GOAL: What follows is a block of records; reproduce all of it verbatim.

Extracted data entries
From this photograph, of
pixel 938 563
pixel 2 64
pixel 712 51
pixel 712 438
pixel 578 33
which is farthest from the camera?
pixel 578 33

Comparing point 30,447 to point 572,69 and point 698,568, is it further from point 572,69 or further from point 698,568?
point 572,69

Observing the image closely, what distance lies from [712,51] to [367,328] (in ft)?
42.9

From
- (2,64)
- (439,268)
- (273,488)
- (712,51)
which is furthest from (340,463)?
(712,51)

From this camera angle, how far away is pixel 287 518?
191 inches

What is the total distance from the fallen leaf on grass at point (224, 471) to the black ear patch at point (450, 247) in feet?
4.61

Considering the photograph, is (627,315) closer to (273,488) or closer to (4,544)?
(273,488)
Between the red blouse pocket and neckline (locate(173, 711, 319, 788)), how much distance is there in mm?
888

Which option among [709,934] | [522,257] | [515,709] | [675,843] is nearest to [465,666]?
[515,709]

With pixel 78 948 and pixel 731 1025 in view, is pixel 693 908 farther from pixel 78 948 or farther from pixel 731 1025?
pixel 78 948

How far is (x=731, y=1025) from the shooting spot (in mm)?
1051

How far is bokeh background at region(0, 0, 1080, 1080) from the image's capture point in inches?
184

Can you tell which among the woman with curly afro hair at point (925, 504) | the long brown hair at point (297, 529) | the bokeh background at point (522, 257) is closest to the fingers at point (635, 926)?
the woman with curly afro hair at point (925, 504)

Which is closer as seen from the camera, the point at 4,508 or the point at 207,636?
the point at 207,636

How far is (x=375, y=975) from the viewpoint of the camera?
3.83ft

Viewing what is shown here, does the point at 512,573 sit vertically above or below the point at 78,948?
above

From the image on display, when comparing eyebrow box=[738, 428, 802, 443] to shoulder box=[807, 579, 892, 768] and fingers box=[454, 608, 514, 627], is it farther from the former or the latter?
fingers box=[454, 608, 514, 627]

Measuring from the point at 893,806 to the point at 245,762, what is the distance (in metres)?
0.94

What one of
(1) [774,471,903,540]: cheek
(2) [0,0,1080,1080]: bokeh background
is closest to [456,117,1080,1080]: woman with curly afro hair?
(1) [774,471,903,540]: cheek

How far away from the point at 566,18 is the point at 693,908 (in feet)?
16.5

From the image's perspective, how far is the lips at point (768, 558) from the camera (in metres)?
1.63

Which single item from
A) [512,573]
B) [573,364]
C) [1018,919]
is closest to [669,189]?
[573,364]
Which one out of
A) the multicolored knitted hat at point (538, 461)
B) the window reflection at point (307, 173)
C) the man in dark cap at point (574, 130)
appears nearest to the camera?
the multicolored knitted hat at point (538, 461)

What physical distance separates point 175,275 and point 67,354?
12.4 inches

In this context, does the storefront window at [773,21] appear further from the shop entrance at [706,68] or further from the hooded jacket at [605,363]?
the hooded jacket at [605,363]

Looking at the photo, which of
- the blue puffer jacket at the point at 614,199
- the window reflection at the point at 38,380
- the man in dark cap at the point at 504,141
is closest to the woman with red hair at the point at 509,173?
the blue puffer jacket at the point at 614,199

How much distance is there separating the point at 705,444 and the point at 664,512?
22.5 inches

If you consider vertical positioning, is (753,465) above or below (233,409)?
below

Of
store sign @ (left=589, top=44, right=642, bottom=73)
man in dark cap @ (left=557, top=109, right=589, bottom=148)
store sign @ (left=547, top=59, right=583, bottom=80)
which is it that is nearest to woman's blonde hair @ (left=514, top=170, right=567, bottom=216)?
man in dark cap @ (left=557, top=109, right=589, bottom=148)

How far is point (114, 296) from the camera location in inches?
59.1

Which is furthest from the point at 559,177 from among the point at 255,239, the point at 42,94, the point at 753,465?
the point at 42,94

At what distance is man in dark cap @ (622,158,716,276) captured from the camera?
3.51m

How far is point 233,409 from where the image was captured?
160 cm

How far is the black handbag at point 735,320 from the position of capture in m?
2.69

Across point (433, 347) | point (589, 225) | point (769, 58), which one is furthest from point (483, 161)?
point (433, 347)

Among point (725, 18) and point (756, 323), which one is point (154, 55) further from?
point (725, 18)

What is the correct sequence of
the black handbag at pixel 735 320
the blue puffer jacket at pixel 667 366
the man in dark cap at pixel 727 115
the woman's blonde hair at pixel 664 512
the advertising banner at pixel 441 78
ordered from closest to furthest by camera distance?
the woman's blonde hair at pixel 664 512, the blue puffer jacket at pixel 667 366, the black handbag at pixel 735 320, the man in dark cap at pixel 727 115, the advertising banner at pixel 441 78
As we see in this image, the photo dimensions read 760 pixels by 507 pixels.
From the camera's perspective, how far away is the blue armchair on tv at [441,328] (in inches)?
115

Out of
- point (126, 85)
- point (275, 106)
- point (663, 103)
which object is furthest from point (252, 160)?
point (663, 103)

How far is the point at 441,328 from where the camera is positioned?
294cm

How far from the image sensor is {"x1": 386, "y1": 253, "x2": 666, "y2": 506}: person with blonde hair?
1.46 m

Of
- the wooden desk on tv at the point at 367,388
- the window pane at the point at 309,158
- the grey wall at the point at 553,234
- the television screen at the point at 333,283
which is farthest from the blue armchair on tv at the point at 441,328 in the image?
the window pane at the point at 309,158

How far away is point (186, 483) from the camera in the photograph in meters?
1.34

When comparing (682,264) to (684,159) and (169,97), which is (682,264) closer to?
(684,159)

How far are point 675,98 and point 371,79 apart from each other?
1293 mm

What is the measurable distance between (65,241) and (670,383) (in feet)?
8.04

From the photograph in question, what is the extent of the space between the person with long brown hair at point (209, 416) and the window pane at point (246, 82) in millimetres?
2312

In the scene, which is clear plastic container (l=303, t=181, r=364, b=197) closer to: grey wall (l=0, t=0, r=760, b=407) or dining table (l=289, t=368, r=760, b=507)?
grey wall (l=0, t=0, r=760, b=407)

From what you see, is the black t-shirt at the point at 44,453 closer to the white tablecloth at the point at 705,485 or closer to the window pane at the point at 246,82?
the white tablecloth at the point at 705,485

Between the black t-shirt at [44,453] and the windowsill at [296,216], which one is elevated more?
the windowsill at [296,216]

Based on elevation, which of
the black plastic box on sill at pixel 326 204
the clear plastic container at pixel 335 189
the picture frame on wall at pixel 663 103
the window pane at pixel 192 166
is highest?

WRITTEN RESPONSE:
From this photograph, of
pixel 938 563
pixel 2 64
pixel 712 51
pixel 712 438
pixel 578 33
which is farthest from the camera?
pixel 578 33

Comparing point 30,447 to point 572,69 and point 698,568, is it further from point 572,69 or further from point 698,568?
point 572,69

Observing the image closely, what distance lies from [712,51] to [367,328] (in ft)?
42.9

From
- (2,64)
- (439,268)
- (273,488)
- (712,51)
which is furthest from (340,463)?
(712,51)

From this camera angle, how far away is pixel 287 518?
191 inches

What is the total distance from the fallen leaf on grass at point (224, 471) to the black ear patch at point (450, 247) in feet?
4.61

Considering the photograph, is (627,315) closer to (273,488) or closer to (4,544)?
(273,488)
Between the red blouse pocket and neckline (locate(173, 711, 319, 788)), how much distance is there in mm?
888

Which option among [709,934] | [522,257] | [515,709] | [675,843] is nearest to [465,666]?
[515,709]

With pixel 78 948 and pixel 731 1025 in view, is pixel 693 908 farther from pixel 78 948 or farther from pixel 731 1025?
pixel 78 948

How far is (x=731, y=1025) from the shooting spot (in mm)?
1051

How far is bokeh background at region(0, 0, 1080, 1080) from the image's capture point in inches?
184

Can you tell which among the woman with curly afro hair at point (925, 504) | the long brown hair at point (297, 529) | the bokeh background at point (522, 257) is closest to the fingers at point (635, 926)?
the woman with curly afro hair at point (925, 504)

Which is closer as seen from the camera, the point at 4,508 or the point at 207,636?
the point at 207,636

How far is (x=375, y=975) from the viewpoint of the camera?
3.83ft

Viewing what is shown here, does the point at 512,573 sit vertically above or below the point at 78,948?
above

From the image on display, when comparing eyebrow box=[738, 428, 802, 443] to shoulder box=[807, 579, 892, 768] and fingers box=[454, 608, 514, 627], is it farther from the former or the latter?
fingers box=[454, 608, 514, 627]

Measuring from the point at 893,806 to the point at 245,762, what is the distance (in metres)?
0.94

What one of
(1) [774,471,903,540]: cheek
(2) [0,0,1080,1080]: bokeh background
is closest to [456,117,1080,1080]: woman with curly afro hair?
(1) [774,471,903,540]: cheek

How far away from the point at 566,18 is the point at 693,908 (in feet)?
16.5

From the image's perspective, how far is the lips at point (768, 558) from the camera (in metres)?
1.63

Which single item from
A) [512,573]
B) [573,364]
C) [1018,919]
is closest to [669,189]?
[573,364]
Which one out of
A) the multicolored knitted hat at point (538, 461)
B) the window reflection at point (307, 173)
C) the man in dark cap at point (574, 130)
appears nearest to the camera?
the multicolored knitted hat at point (538, 461)

What physical distance separates point 175,275 and point 67,354?
12.4 inches

In this context, does the storefront window at [773,21] appear further from the shop entrance at [706,68] or further from the hooded jacket at [605,363]?
the hooded jacket at [605,363]

Looking at the photo, which of
- the blue puffer jacket at the point at 614,199
- the window reflection at the point at 38,380
- the man in dark cap at the point at 504,141
is closest to the woman with red hair at the point at 509,173?
the blue puffer jacket at the point at 614,199

How much distance is there separating the point at 705,444 and the point at 664,512?
22.5 inches

If you consider vertical positioning, is (753,465) above or below (233,409)?
below

Of
store sign @ (left=589, top=44, right=642, bottom=73)
man in dark cap @ (left=557, top=109, right=589, bottom=148)
store sign @ (left=547, top=59, right=583, bottom=80)
which is it that is nearest to woman's blonde hair @ (left=514, top=170, right=567, bottom=216)?
man in dark cap @ (left=557, top=109, right=589, bottom=148)

How far is point (114, 296) from the camera location in inches?
59.1

Which is furthest from the point at 559,177 from among the point at 255,239, the point at 42,94, the point at 753,465?
the point at 42,94

At what distance is man in dark cap @ (622,158,716,276) captured from the camera?
3.51m

How far is point 233,409 from where the image was captured?
160 cm

How far is the black handbag at point 735,320 from the position of capture in m?
2.69

Across point (433, 347) | point (589, 225) | point (769, 58), which one is furthest from point (483, 161)?
point (433, 347)

Among point (725, 18) and point (756, 323), which one is point (154, 55) further from?
point (725, 18)

What is the correct sequence of
the black handbag at pixel 735 320
the blue puffer jacket at pixel 667 366
the man in dark cap at pixel 727 115
the woman's blonde hair at pixel 664 512
the advertising banner at pixel 441 78
ordered from closest to furthest by camera distance?
the woman's blonde hair at pixel 664 512, the blue puffer jacket at pixel 667 366, the black handbag at pixel 735 320, the man in dark cap at pixel 727 115, the advertising banner at pixel 441 78
As we see in this image, the photo dimensions read 760 pixels by 507 pixels.
From the camera's perspective, how far away is the blue armchair on tv at [441,328] (in inches)?
115

Out of
- point (126, 85)
- point (275, 106)
- point (663, 103)
which object is furthest from point (252, 160)?
point (663, 103)

How far is the point at 441,328 from where the camera is positioned?
294cm

How far from the image sensor is {"x1": 386, "y1": 253, "x2": 666, "y2": 506}: person with blonde hair?
1.46 m

Of
- the wooden desk on tv at the point at 367,388
- the window pane at the point at 309,158
- the grey wall at the point at 553,234
- the television screen at the point at 333,283
which is farthest from the blue armchair on tv at the point at 441,328 in the image?
the window pane at the point at 309,158

How far away is point (186, 483) from the camera in the photograph in meters?
1.34

When comparing (682,264) to (684,159) and (169,97), which is (682,264) closer to?
(684,159)

How far are point 675,98 and point 371,79 apart from each other?
1293 mm

What is the measurable distance between (65,241) and (670,383) (in feet)?
8.04

From the photograph in question, what is the extent of the space between the person with long brown hair at point (209, 416) and the window pane at point (246, 82) in millimetres?
2312

In the scene, which is clear plastic container (l=303, t=181, r=364, b=197) closer to: grey wall (l=0, t=0, r=760, b=407) or dining table (l=289, t=368, r=760, b=507)?
grey wall (l=0, t=0, r=760, b=407)

From what you see, is the black t-shirt at the point at 44,453 closer to the white tablecloth at the point at 705,485 or closer to the window pane at the point at 246,82?
the white tablecloth at the point at 705,485

Between the black t-shirt at [44,453] and the windowsill at [296,216], which one is elevated more?
the windowsill at [296,216]

Based on elevation, which of
the black plastic box on sill at pixel 326 204
the clear plastic container at pixel 335 189
the picture frame on wall at pixel 663 103
the window pane at pixel 192 166
is highest?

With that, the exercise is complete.